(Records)
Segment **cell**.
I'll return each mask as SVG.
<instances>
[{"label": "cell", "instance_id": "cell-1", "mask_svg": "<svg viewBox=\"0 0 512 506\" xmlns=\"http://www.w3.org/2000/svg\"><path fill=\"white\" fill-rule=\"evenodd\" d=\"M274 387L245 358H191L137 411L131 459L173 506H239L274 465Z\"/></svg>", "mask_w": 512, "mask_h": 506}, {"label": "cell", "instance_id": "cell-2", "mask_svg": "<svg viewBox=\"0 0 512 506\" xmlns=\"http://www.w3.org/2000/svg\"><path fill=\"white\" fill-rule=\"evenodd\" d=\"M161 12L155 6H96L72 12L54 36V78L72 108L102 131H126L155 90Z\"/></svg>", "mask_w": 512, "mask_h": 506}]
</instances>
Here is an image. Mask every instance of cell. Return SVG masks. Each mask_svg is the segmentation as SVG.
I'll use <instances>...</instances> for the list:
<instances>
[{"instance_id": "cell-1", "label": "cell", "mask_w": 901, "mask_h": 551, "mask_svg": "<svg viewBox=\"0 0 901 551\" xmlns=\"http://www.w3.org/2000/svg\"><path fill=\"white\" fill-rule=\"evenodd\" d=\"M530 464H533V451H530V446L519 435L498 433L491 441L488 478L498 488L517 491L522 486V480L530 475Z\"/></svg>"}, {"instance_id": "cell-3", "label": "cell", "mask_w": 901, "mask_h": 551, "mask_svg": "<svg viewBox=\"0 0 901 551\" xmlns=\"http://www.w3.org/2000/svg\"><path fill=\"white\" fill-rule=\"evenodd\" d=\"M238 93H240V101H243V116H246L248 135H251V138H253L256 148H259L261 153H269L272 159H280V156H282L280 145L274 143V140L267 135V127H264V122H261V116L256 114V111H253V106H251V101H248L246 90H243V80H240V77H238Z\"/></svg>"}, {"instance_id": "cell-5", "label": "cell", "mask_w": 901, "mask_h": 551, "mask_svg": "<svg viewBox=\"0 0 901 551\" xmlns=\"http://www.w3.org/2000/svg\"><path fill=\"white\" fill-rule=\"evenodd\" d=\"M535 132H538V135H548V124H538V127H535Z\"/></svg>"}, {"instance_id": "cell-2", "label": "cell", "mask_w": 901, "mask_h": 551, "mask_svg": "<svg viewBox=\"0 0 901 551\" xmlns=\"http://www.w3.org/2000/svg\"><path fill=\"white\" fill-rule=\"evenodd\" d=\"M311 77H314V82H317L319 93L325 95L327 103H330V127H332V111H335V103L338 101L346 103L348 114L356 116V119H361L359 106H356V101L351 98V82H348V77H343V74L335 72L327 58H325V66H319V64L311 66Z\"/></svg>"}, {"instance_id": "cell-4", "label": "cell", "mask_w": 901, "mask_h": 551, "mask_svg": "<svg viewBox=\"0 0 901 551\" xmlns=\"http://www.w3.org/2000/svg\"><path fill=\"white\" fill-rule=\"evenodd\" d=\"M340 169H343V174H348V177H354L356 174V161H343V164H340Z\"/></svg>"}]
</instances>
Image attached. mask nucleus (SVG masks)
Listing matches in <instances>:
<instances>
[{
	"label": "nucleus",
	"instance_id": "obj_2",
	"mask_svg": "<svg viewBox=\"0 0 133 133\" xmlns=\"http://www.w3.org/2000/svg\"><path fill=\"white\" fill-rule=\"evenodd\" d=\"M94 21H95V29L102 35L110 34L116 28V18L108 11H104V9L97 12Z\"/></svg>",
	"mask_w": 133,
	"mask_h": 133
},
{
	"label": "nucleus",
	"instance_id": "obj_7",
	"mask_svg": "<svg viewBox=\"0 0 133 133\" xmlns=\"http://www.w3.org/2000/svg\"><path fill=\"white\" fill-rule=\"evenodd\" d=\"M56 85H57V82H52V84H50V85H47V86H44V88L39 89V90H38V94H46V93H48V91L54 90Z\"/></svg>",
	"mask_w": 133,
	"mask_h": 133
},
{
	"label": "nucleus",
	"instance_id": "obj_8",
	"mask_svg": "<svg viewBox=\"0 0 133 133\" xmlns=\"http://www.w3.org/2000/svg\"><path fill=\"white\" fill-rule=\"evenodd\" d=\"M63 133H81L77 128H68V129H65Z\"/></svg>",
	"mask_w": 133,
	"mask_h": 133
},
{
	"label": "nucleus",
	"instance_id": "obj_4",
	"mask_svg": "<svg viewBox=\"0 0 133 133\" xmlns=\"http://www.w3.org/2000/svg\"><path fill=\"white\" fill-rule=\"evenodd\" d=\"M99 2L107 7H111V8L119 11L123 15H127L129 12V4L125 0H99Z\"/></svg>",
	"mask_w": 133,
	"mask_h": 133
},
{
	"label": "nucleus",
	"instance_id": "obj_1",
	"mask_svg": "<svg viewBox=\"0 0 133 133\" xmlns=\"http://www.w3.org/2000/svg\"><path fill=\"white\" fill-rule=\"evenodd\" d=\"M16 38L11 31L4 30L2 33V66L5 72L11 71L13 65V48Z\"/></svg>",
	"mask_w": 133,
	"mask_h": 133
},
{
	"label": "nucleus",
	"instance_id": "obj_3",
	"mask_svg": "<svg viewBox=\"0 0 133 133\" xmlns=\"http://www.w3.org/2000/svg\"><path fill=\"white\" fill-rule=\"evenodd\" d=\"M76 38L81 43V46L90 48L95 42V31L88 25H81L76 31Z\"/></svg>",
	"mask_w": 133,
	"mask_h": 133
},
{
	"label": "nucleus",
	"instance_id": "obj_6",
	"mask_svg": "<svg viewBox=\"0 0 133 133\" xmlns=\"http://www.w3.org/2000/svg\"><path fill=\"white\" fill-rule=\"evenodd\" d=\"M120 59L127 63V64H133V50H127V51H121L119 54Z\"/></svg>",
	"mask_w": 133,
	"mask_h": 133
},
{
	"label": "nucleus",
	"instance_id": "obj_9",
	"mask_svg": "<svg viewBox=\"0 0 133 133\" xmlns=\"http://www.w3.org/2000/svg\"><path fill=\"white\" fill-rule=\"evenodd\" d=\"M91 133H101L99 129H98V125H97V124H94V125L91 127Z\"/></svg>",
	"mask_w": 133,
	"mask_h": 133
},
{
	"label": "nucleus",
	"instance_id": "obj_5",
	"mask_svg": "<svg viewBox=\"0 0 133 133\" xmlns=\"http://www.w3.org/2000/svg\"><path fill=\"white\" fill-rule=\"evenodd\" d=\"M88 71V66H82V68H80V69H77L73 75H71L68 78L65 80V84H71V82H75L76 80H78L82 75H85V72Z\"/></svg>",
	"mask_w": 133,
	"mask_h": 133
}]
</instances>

:: WHAT NEEDS TO BE DONE ::
Collect every line in the Records above that contains the string "masks", and list those lines in their original order.

:: TASK OUTPUT ::
Here is an image. Mask every instance of cell. Return SVG masks. Each mask_svg is the segmentation as SVG.
Image attached. mask nucleus (SVG masks)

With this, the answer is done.